> Work to do: Extend the passage on AFM-in-SEM analysis of steels and metal alloys below, picking up right after its final sentence.

> Excerpted passage:
______

Steels and metal alloys

Duplex stainless steels possess a microstructure formed by two main phases: ferrite and austenite. They are used in a wide range of applications due to their advantageous properties.

High temperatures during the manufacturing processes can modify the balance of alloying elements and can lead to a drastic deterioration in toughness, corrosion resistance, and weldability of duplex stainless steels. Thus, detailed microstructure analysis of duplex steels is essential.

LiteScope benefits:

• The AFM-in-SEM approach enables fast and accurate localization of a single grain on the sample, and its thorough characterization including phase identification, crystallographic orientation, and topographical measurement.
• All in one measurement.

Published with courtesy: Marina Knyazeva, TU Dortmund, Germany

In this case, the AFM-in-SEM approach was further extended by adding a nanoindenter to the LiteScope scan head. Nanoindentation represents an extremely versatile technique to determine material mechanical properties at the nanoscale such as elastic modulus, hardness values, fracture toughness, or creep and yield stress. This hybrid technique enabled sample phase identification, precise indentation targeting, and topographical analysis – all in one measurement.

LiteScope benefits:

• Fast and precise identification of a wide range of separate phases of small size.
• Indentation of individual phases with nanometer precision.
• Precise indent analysis by AFM.

Published with courtesy: C. Julia-Schmutz, CSEM SA Neuchâtel, Switzerland

The fatigue crack propagation behavior of chromium steel was studied using the AFM-in-SEM technique in combination with a focused ion beam (FIB). The crack was initiated using the FIB on the steel sample mounted in a tensile/compression module and the propagation of the crack was simultaneously analyzed by both the AFM and SEM.

______

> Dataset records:
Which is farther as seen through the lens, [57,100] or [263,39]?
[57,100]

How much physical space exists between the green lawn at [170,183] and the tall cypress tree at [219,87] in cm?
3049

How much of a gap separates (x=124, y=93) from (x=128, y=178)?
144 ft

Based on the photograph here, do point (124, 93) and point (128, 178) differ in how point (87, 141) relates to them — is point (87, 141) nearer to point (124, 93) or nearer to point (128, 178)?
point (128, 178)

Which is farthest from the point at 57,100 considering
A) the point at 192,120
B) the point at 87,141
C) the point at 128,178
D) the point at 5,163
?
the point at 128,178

______

> Result:
LiteScope benefits:

• Precise initiation and location of the crack by SEM-FIB.
• Analysis of the crack propagation after cyclic loading by both techniques.
• 3D CPEM view enabled detailed analysis and a better understanding of the obtained data.

Published with courtesy: Ing. Ivo Kuběna, Ph.D.

Tungsten alloys represent promising candidates to replace tungsten in the first wall applications in future fusion facilities. Since tungsten is susceptible to oxidation at elevated temperatures, various oxide-forming elements (chromium, titanium, silicon) are being added to tungsten to induce self-passivation.

Herein, W-10Cr-1Hf alloy with hafnium oxide particle dispersion was prepared by spark plasma sintering, wherein unique features of the microstructure were discovered by the AFM-in-SEM approach.

LiteScope benefits:

• Fast and accurate localization of the region of interest. CPEM view. 
• Visualization of differences between material (SEM) and topography (AFM) contrast.
• CPEM can accommodate multiple channels (e.g. BSE,  SE, and topography).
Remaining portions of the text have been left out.